A fast food worker needs to make a certain amount of money -- let's call it (total) -- in order to live. They'll get to this place one way or another. Right now, that worker makes (x), which does not yet add up to (total). So the worker needs to get an additional sum -- let's call it (y) -- in order to get there. In short: (x) + (y) = (total). Right now, that (y) is coming from our tax dollars, to the tune of $7 billion a year in public aid. That's a lot. What could happen is for company CEOs to lop off portions of their yearly earnings to make the worker's (x) a lot bigger, drastically cutting down (y). Instead, what actually happens is the suits just kind of laugh and take their private jets to Spain.
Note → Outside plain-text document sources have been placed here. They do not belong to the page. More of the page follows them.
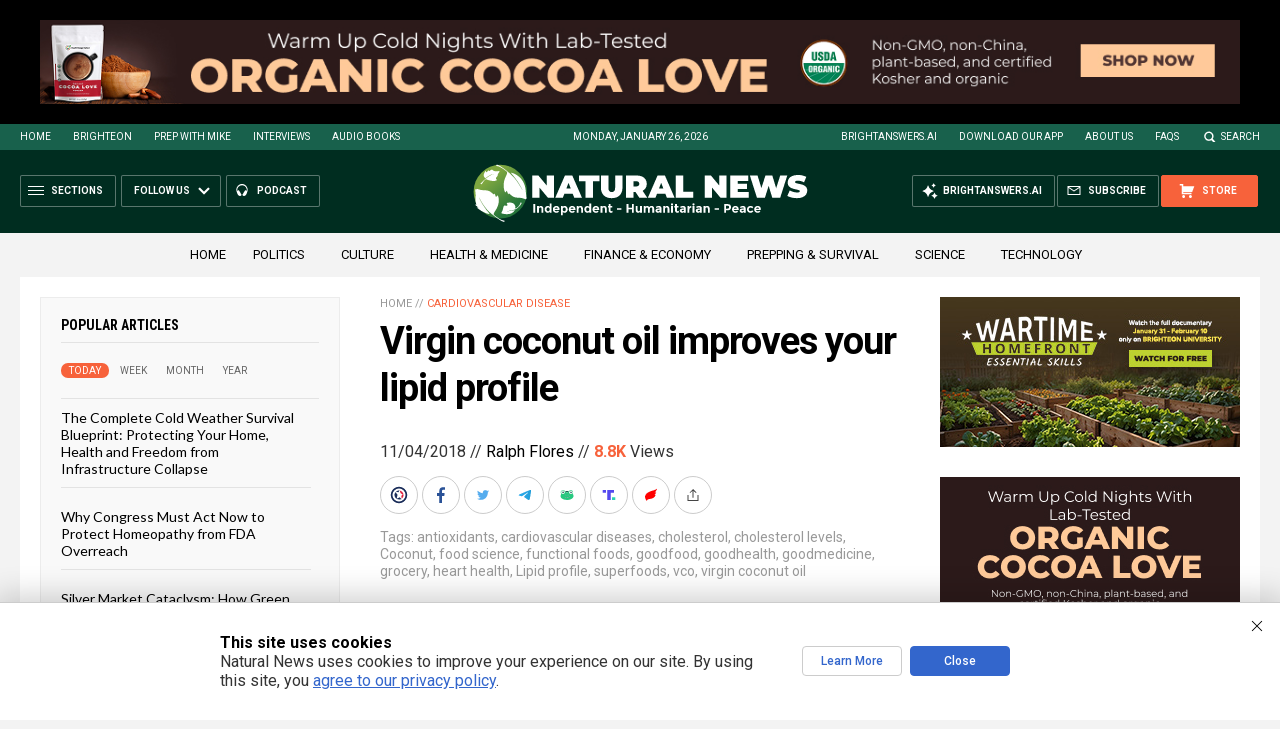

--- FILE ---
content_type: text/html
request_url: https://naturalnews.com/getviews3.asp?url=2018-11-04-virgin-coconut-oil-improves-your-lipid-profile.html
body_size: -228
content:
8800

--- FILE ---
content_type: text/html
request_url: https://naturalnews.com/getviews3.asp?url=https://naturalnews.com/2018-11-04-virgin-coconut-oil-improves-your-lipid-profile.html
body_size: -346
content:
8800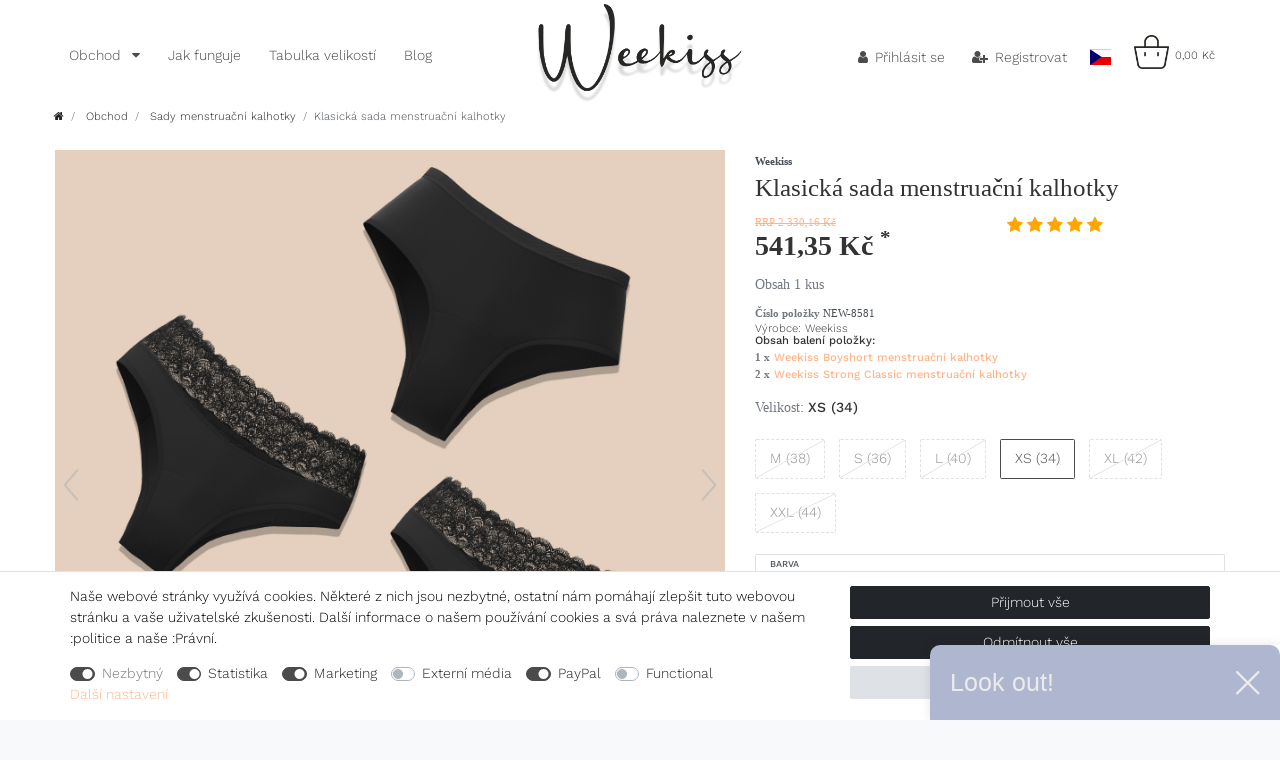

--- FILE ---
content_type: text/html; charset=UTF-8
request_url: https://www.weekiss.de/rest/io/session/?lastSeenVariationId=9208&initialRestCall=true&templateType=item&_=1768965114084
body_size: 534
content:
{"events":[],"data":{"basket":{"sessionId":"Gqy9YFUMa5D5bQX62eVy0q1C2FwcPwAFhGsVsd5C","customerId":null,"customerShippingAddressId":null,"customerInvoiceAddressId":null,"currency":"CZK","referrerId":1,"shippingCountryId":6,"methodOfPaymentId":6001,"shippingProfileId":19,"shippingProviderId":9,"orderId":null,"itemSum":0,"itemSumNet":0,"basketAmount":0,"basketAmountNet":0,"shippingAmount":0,"shippingAmountNet":0,"paymentAmount":0,"couponCode":"","couponDiscount":0,"shippingDeleteByCoupon":false,"basketRebate":0,"basketRebateType":0,"itemQuantity":0,"totalVats":[],"subAmount":0,"isExportDelivery":false,"shopCountryId":1,"itemWishListIds":[]},"basketItems":[],"customer":null}}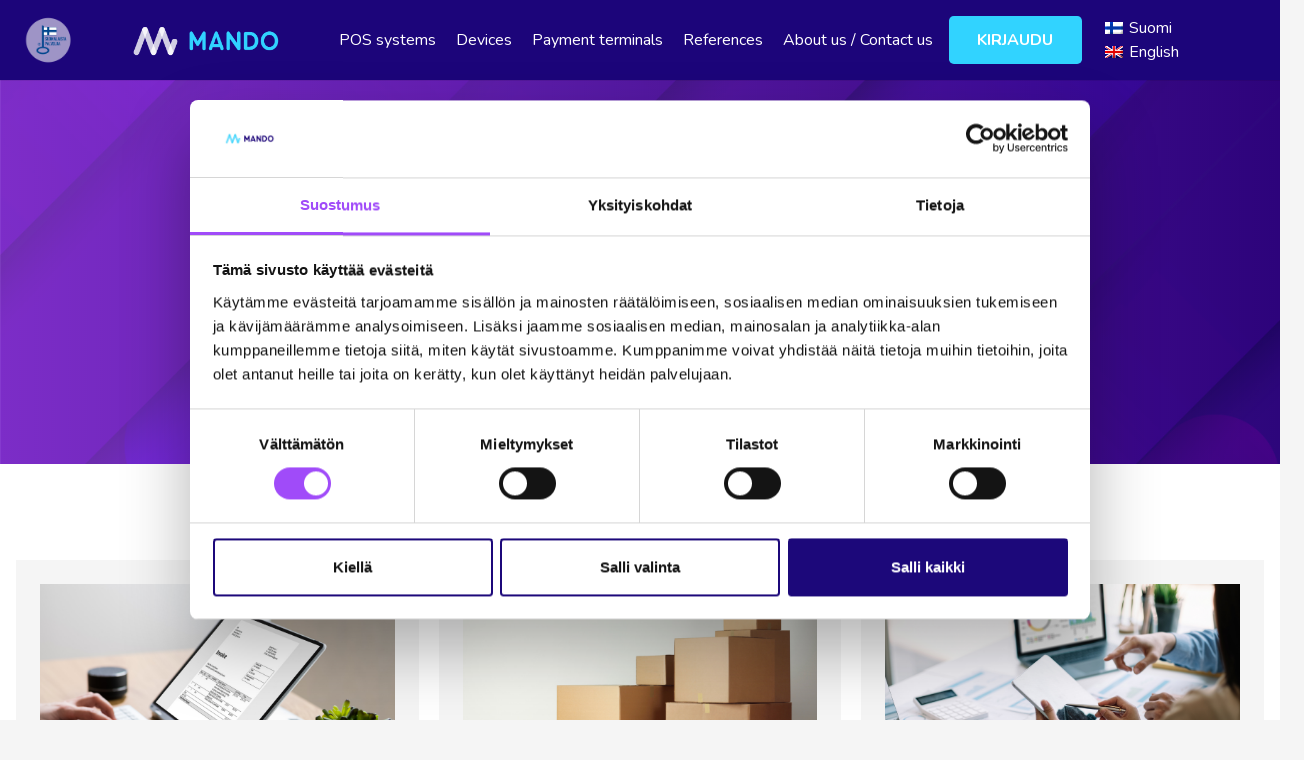

--- FILE ---
content_type: text/css
request_url: https://www.mando.fi/wp-content/plugins/loginplugin/assets/css/frontend.css?ver=1.0.0
body_size: 338
content:
.modal-bg{position:fixed;left:0;right:0;top:0;bottom:0;z-index:100;background-color:rgba(50,50,50,.5)}#forgot-link{font-size:14px;line-height:25px;color:#5DC3A7;display:inline-block}#forgot-link:hover{color:#23AA84}#modal{position:absolute;background-color:#F5F5F6;top:50%;left:50%;z-index:101;border-radius:3px;width:340px;height:360px;margin-top:-130px;margin-left:-170px;box-shadow:0 0 10px 0 rgba(0,0,0,.3)}#modal a{text-decoration:none}#modal span{display:block;background:#1c057a;padding:10px;color:#fff;border-radius:3px}#closelogin{float:right;color:#fff;font-family:serif;font-size:25px}#closelogin:hover{color:#000}#modal input{padding:16px 10px;height:44px;font-size:16px;margin-top:10px;border:1px solid #d9d9d9;border-top:1px solid silver;box-sizing:border-box;-moz-box-sizing:border-box;appearance:none;width:100%;border-radius:.25em}#modal button{display:block;margin-top:20px;position:relative;padding:16px 0;cursor:pointer;background:#1c057a;color:#fff;font-weight:700;border:none;width:100%;border-radius:.25em}#modal form{padding:2em}#loginerror{color:red;font-size:13px;font-weight:700;width:100%;text-align:center}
Which isn't to say this is all on the specific CEOs of every company. Someone has to approve their compensation, and those someones are boards of directors who feel they need to give their CEOs large sums of money and lavish gifts to raise their company's stock value. Problem is, it doesn't exactly work like that:

There not a lot of evidence that CEOs with pay packages larded with goodies do a better job than those with more modest paychecks. One study found that companies that allow personal use of corporate aircraft, for example, tend to underperform the stock market by about 4 percent a year, over the 10 years covered by the study.

Meaning, maybe it's time for that kind of thinking to change, and instead funnel some of that money towards the people actually doing the work.